Shadowing opportunities are rarely formally offered to high school students, but you can try to set one up. Begin by speaking to your own dentist; even if they aren’t able to offer you an opportunity, they may know other places you can look, or have other ways for you to get involved. We recommend shadowing so you can get a more in depth understanding of what dentistry involves, and to ensure it is the path you wish to pursue.
Research in the sciences is also good to pursue. Lab openings can be competitive for undergrads, as a lot of college students want to gain research experience. If you already have experience with lab techniques, and training in lab safety, you will have a major leg up when applying to research positions on campus. This experience can come through independent research projects, summer research programs, or both.
Healthcare-related activities, such as student groups or clubs for those interested in pursuing careers in health can be interesting ways to get involved. We will warn that these organizations are generally aimed at students who want to go to medical school however, so they may be tangential to your interests at best.
General science-related activities are a good way to demonstrate interest if you plan on majoring in one of the sciences. Things like science olympiad (or other competitions), participating in (and winning) science fairs, or involvement with other science-related clubs demonstrates your passion for the subject, and allows you a deeper understanding of these topics.

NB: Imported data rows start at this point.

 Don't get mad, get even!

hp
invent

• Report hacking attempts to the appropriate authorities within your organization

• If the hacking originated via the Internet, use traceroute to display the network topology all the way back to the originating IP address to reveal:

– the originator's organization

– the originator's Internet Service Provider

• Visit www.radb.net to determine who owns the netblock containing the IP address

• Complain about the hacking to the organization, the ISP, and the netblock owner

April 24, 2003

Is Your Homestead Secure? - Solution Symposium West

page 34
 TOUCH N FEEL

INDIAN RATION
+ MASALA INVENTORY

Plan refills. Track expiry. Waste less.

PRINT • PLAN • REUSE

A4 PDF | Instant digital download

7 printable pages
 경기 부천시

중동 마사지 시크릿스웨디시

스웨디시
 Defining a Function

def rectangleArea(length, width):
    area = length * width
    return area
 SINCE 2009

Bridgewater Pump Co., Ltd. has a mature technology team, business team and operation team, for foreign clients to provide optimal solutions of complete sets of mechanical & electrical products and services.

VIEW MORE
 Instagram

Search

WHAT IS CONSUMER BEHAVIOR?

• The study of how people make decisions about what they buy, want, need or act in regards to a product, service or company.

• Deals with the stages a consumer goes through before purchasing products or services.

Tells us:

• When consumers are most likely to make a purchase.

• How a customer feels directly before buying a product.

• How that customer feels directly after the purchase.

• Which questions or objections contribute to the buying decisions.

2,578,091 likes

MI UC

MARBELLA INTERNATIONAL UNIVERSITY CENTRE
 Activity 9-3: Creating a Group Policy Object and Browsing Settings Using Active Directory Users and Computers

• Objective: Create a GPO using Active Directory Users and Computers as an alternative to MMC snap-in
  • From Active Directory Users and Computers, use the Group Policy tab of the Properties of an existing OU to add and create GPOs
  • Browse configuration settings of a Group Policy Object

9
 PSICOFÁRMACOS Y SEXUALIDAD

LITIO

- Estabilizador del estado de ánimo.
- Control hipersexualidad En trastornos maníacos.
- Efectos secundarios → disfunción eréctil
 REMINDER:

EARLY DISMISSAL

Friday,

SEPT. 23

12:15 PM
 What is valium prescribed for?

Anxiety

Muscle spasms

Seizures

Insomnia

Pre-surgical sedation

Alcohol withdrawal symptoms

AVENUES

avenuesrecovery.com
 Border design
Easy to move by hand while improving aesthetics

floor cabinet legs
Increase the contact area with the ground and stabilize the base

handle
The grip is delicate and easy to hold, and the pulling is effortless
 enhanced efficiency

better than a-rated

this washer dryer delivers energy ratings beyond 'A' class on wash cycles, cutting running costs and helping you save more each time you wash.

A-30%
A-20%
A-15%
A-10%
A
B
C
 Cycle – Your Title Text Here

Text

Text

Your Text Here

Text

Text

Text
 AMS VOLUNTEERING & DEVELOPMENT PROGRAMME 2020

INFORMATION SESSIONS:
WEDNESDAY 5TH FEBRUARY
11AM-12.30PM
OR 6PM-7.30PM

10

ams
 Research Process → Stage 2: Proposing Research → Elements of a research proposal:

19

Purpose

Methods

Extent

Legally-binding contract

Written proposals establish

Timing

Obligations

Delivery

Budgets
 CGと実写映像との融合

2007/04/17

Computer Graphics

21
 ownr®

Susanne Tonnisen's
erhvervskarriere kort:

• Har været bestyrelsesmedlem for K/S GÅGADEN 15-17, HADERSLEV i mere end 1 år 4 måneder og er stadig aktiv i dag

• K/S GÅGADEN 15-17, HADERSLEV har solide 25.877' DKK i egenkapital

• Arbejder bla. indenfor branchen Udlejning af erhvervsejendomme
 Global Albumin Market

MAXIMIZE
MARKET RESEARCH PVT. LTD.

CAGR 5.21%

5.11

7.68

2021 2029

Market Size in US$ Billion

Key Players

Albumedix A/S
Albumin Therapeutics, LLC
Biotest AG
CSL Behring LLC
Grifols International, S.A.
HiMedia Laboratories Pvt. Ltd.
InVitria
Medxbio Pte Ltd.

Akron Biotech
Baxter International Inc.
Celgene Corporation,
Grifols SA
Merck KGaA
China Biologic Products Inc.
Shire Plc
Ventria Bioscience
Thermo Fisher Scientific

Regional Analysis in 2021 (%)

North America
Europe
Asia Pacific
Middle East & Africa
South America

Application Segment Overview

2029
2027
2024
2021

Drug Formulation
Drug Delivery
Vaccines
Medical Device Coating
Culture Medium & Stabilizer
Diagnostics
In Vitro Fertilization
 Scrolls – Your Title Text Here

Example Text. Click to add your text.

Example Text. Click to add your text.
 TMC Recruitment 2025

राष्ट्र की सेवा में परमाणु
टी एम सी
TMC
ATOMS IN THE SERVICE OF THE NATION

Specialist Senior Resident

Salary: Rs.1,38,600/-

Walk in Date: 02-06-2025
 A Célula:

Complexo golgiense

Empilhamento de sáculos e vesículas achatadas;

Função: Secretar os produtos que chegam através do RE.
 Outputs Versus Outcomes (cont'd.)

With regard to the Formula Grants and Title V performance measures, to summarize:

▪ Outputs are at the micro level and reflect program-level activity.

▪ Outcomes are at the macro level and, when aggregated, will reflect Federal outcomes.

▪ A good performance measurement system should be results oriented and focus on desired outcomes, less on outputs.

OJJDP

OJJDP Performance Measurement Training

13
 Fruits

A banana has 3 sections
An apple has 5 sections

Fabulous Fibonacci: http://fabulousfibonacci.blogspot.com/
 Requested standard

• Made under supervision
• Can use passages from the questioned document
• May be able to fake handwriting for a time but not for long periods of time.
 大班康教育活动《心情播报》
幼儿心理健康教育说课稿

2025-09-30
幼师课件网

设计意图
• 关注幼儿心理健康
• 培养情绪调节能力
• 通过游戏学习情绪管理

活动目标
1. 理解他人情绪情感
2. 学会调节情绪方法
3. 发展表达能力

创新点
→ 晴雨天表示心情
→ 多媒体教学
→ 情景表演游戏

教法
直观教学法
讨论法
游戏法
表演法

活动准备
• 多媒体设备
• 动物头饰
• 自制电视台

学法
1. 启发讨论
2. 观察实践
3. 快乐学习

Volunteering and other community service opportunities are always helpful with admissions if done mindfully, and can give you an idea of what kinds of community involvement you enjoy. Since you’ll be expected to do this later on anyway, getting involved now will give you a leg up, and help you try out different ways of giving back.
There are some summer activities directly related to dentistry, though these are far more limited than ones on medicine more generally. These can be a good use of time, but don’t make the mistake of assuming they are essential. Your activities in high school can help prepare you for your eventual career, but are far more important when preparing you to face college admissions more generally.
Just as BS/MD programs allow you to earn multiple degrees in an accelerated time frame, BS/DDS programs allow you to apply to undergrad and a dental college simultaneously. There are not many of these programs, and they are very very competitive for admissions.
These programs exist as partnerships between a college and a dental school, which are sometimes but not always attached to the same university. Acceptance to the program gets you into the college, though not automatically accepted into the dental school. If your grades (and in some cases DAT scores) are sufficient, then you are considered by the admissions committee for the dental school, and sometimes must complete an interview.
These programs are often accelerated, taking only seven years. This can cut down on your opportunities in undergrad, and generally requires that you major in one of the sciences to make sure you can finish all your major requirements in an abbreviated time frame. That said, with careful planning, you can still enjoy classes outside your major, and even opportunities like studying abroad.
These programs usually have minimum GPAs and test scores when you apply as a high school student, though your own scores should exceed these in most cases. These are the baseline, not a guarantor of success. In addition, they want to see many of the same things dental schools want in your extracurriculars, particularly a devotion to science.
Additional essays and interviews are required to apply to these programs. These generally address why you want to go into dentistry. This makes sense, as these programs are a major commitment, and admissions officers want to make certain you know what you’re signing up for.
In general, we recommend you apply to these programs only if you are certain that you want to pursue a career in dentistry. If you do, then they are a great opportunity. You should be aware of the amount of work required however, and be confident in your decision.